■ **Objectif de l'exercice**
Poursuivez la tribune « On verra » sur l'après-coronavirus en reprenant juste après sa dernière phrase.

***** Texte proposé

« On verra »
Dans un pays placé sous cloche, où les évidences et idées reçues semblent avoir volé en éclat, des philosophes, des sociologues, des économistes, des psychanalystes sollicités par les médias ou s'exprimant via les réseaux sociaux, décrivent et décryptent jour après jour les impacts du coronavirus sur la société française. « Résilience », « relocalisation », « démondialisation », « sens », « care », sans oublier « Etat-providence »… Les mots-clefs sont souvent les mêmes et les idées également convergent vers une certitude commune : cette pandémie, qui a mis à l'arrêt notre économie, qui a réduit au silence nos villes et coupé les ailes de nos avions, va sonner le glas du dogme néolibéral. Pas de doute, cette fois, c'est la bonne. La vie finira par reprendre ses droits, mais pas comme avant. Le chef de l'Etat, réputé libéral, l'a bien certifié à l'occasion de son allocution du 16 mars dernier imposant le confinement : « lorsque nous sortirons vainqueurs –de la guerre contre l'épidémie–, le jour d'après ne sera pas un retour aux jours d'avant. (…) Nous aurons appris et je saurai aussi avec vous en tirer toutes les conséquences (...). Hissons-nous individuellement et collectivement à la hauteur du moment ».
On peut d'ailleurs l'entendre ou le lire ici et là, quotidiennement : la catastrophe sanitaire va bouleverser la hiérarchie des valeurs sociales, changer notre rapport à la consommation et surtout, aux autres… Soit. Mais n'allons trop vite en besogne tout de même et n'oublions pas les leçons de l'histoire. La grande récession de 2008 devait elle aussi révolutionner le logiciel qui détermine notre vision du monde ; face à l'ultra libéralisme elle devait engendrer une rupture sociétale ambitieuse et irréversible. Bilan ? Les intérêts économiques et financiers ont rapidement fini par reprendre le dessus, témoignant de l'implacable adaptabilité et élasticité du système capitaliste qui a su historiquement s'imposer comme le seul viable.
Dit autrement, on verra.
On verra si nous parvenons à prendre collectivement la mesure des dérives de notre temps, à s'émanciper de la tyrannie de la performance et du culte de l'immédiateté.
On verra si nous sortons de cette crise en étant plus humble et moins arrogant.
On verra si nous réussissons à changer de feuille de route et pas seulement à changer les mots.
On verra si nous sommes capables de rompre avec l'idéologie dominante, d'écrire un nouveau récit local, national, européen, voire mondial et ainsi de produire un imaginaire qui nous permette de penser autrement.
On verra, si nos élites entendent les appels au changement qui se démultiplient en ce moment et leur donnent demain une réelle traduction politique ; si ce n'est pas le cas, pas de doute, nous repartirons comme avant, avec les mêmes conditions qui ont conduit au désastre sanitaire et bientôt climatique.

**********
***** Documents de base

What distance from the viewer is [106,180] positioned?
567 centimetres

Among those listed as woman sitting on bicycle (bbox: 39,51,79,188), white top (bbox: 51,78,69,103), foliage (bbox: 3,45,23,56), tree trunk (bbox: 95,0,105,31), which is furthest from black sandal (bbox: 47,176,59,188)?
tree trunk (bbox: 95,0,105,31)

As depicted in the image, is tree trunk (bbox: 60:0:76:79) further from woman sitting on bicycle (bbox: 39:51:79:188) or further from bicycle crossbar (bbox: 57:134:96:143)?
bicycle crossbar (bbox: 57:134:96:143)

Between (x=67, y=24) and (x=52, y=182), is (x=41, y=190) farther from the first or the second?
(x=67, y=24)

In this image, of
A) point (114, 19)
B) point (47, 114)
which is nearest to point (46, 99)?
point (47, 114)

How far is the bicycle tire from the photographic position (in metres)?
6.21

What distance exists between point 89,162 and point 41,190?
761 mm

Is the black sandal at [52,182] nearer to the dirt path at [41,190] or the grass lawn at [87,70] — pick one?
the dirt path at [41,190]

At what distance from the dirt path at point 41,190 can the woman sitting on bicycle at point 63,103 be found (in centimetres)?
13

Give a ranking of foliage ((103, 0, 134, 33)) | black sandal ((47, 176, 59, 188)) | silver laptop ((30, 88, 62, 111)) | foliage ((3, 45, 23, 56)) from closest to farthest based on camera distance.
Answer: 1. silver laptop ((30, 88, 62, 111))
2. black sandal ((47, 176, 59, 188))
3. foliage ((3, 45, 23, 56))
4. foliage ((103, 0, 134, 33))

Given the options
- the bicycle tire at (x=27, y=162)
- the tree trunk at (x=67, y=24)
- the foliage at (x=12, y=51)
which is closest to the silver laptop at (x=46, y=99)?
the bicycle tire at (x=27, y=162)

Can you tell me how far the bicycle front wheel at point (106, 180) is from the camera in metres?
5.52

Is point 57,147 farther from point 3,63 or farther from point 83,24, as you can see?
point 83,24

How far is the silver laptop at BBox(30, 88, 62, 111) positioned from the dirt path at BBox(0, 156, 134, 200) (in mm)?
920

**********

■ **Résultat attendu**
Et puis, finalement, on verra si l'ensemble des Français sont prêts à changer radicalement leur mode de vie, à être certes plus précautionneux dans leurs interactions sociales, mais aussi, à plus long terme, à s'autolimiter dans leur consommation et leurs mobilités, et à être plus économes dans leur utilisation de l'espace et des ressources naturelles. Bref, on verra si nous sommes réellement disposés à tirer un trait sur une partie de nos conditions matérielles d'existence, à sortir du registre du « développement » pour entrer concrètement dans celui de la « sobriété ». On verra, au-delà des discours incantatoires, le poids des intérêts divergents et le degré d'acceptabilité de la collectivité face aux changements qui sont énoncés comme absolument nécessaires.
Pourtant, je prends ici le risque d'être optimiste et d'espérer en l'émergence d'un monde meilleur. Pourquoi ? Sans doute parce que les concepts, référentiels et modèles existent : inspirons-nous en pour mobiliser nos compatriotes et dessiner les contours d'une nouvelle épopée nationale, acceptable socialement, écologiquement et économiquement. Mais aussi parce que, plus empiriquement, le travail de recensement des bonnes pratiques mises en œuvre par les directeurs généraux des communautés et de métropoles face à la crise que nous menons depuis le début du confinement avec l'AdCF est, à mes yeux, un gage d'espérance. Je le constate tous les jours : nos territoires regorgent d'initiatives, expérimentent de nouvelles organisations du travail fondées sur la confiance, témoignent de prises de conscience, expriment des idées qui tracent les voies d'un autre futur possible pour nos administrations locales, plus que jamais sous-tendues par le principe d'intérêt général.
C'est pourquoi je veux une nouvelle fois, mes cher(e)s collègues, saluer votre mobilisation de tous les jours ainsi que celle de vos agents, votre abnégation, votre sens du service public en ces temps troublés.